Eat 5 fruits and vegetables per day
Apart from providing us with energy and nutrients, fruit and vegetables are rich in antioxidants that help maintain our immune system in order and resist infections. Why not treat yourself to a mixture of fruit and vegetables for a snack to get a good dose of vitamins?
Drink plenty of water
Consuming between 1.5 and 2 liters of water per day in addition to water that comes from other sources is essential, to ensure that our body is well hydrated and that toxins are removed.
Avoid certain foods
Some foods, including red grapes, blueberries, garlic, onions and ginger, can interfere with clotting when eaten in large quantities. But when consumed in small amounts, these foods should not be a problem.
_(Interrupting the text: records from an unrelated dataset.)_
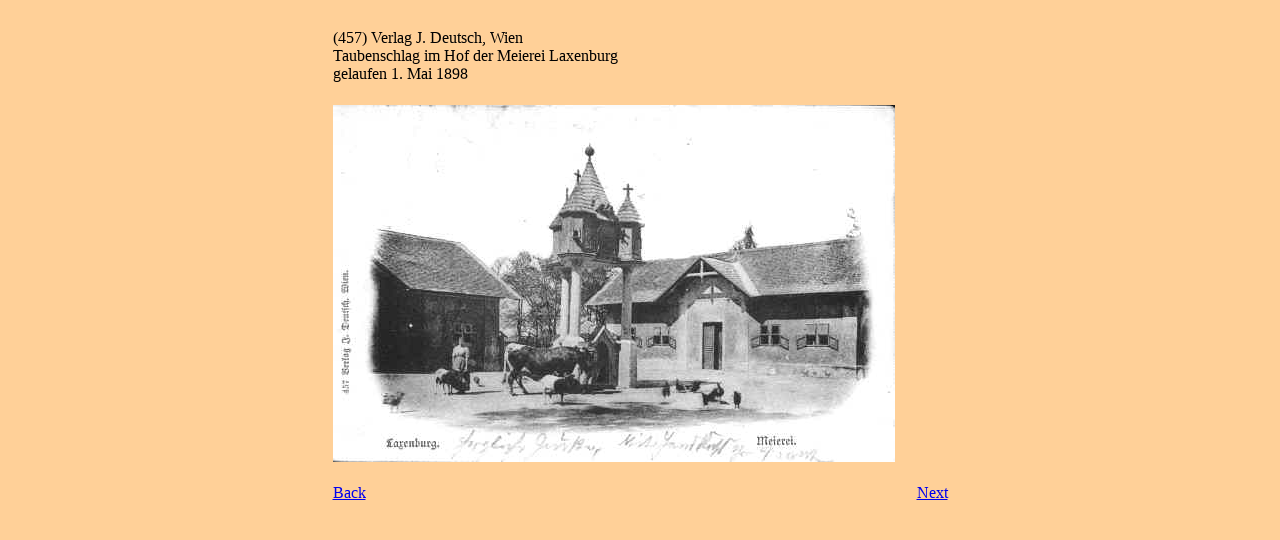

--- FILE ---
content_type: text/html
request_url: http://altmoedling.com/meilax.html
body_size: 340
content:
<HTML>
<HEAD>
<TITLE>Meierei Laxenburg</TITLE>
</HEAD>
<BODY>
<BODY BGCOLOR="#FFD098">

<DIV> <CENTER>
<TABLE  ALIGN="CENTER" CELLSPACING="20">

<TR>
		<TD>(457) Verlag J. Deutsch, Wien<BR>
Taubenschlag im Hof der Meierei Laxenburg<BR>
gelaufen 1. Mai 1898</TD>
	</TR>
	<TR>
		<TD><IMG SRC="pics/meilax.jpg"></IMG></TD>
	</TR>

<TR>
		<TD><A href="unters9.html" >Back</A></TD><TD><A href="mued1.html" >Next</A></TD>
	</TR>
</TABLE></CENTER> </DIV>
</BODY>
</HTML>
Avoid foods that have too much sugar or salt
Eating too much salt contributes to water retention. That is why you should avoid processed foods, pickles, cold cuts, etc. Try to spice things up with herbs and lemon instead. Eating too much sugar is not recommended either. This includes cakes, biscuits, alcohol, soft drinks... It is possible to treat yourself to a biscuit or a piece of cake from time to time, but you shouldn't overindulge.
Limit your consumption of alcohol
Alcohol has anticoagulant properties and should be consumed with caution if you have TTP or ITP. Depending on your platelet count and the progress of your treatment, you might not be able to drink alcohol at all. This should be discussed with your doctor.
Find the type of exercise that suits you
Some physical activities require endurance while others require strength. You can talk to your doctor about which type of physical activity suits you best, but it is generally recommended to avoid sports that carry a risk of injury. Such sports as swimming, hiking, dancing, cycling, golf are usually suitable for people with TTP or ITP.
Pay attention to your symptoms
It is important to know your body and be able to recognize the symptoms. Unusual symptoms may indicate that your platelet count, or ADAMT13 activity (for patients with TTP), is falling. It is important to report this to your doctor as soon as possible and not wait for symptoms to worsen, in order to avoid a relapse.
Yoga, meditation and other mind-body practices can be particularly beneficial for people with TTP or ITP. They help to ensure communication between your brain and your body. Reducing stress helps the immune system to function better. Getting a good night's sleep also helps to limit stress.
Travel if possible, but make sure you follow some important rules!
Before going on a trip, you should inform your doctor about your intentions to travel. He or she may ask you to undergo some tests (platelet count, ADAMTS13 activity test for patients with TTP) to check your health and avoid any risks. It is essential to ensure that you are up-to-date with all the vaccinations for your destination. If you develop a fever, infection or other symptoms, do not hesitate to contact your doctor immediately. Make sure you have your doctor's contact information and all the documentation that explains your illness, symptoms and treatment plan, on you at any time.
Most patients diagnosed with TTP or ITP make changes to their diet and lifestyle. It is important to listen to your body and its needs and to avoid fatigue and infections. Do not hesitate to talk to your doctor if you need any advice on your condition, treatment or lifestyle.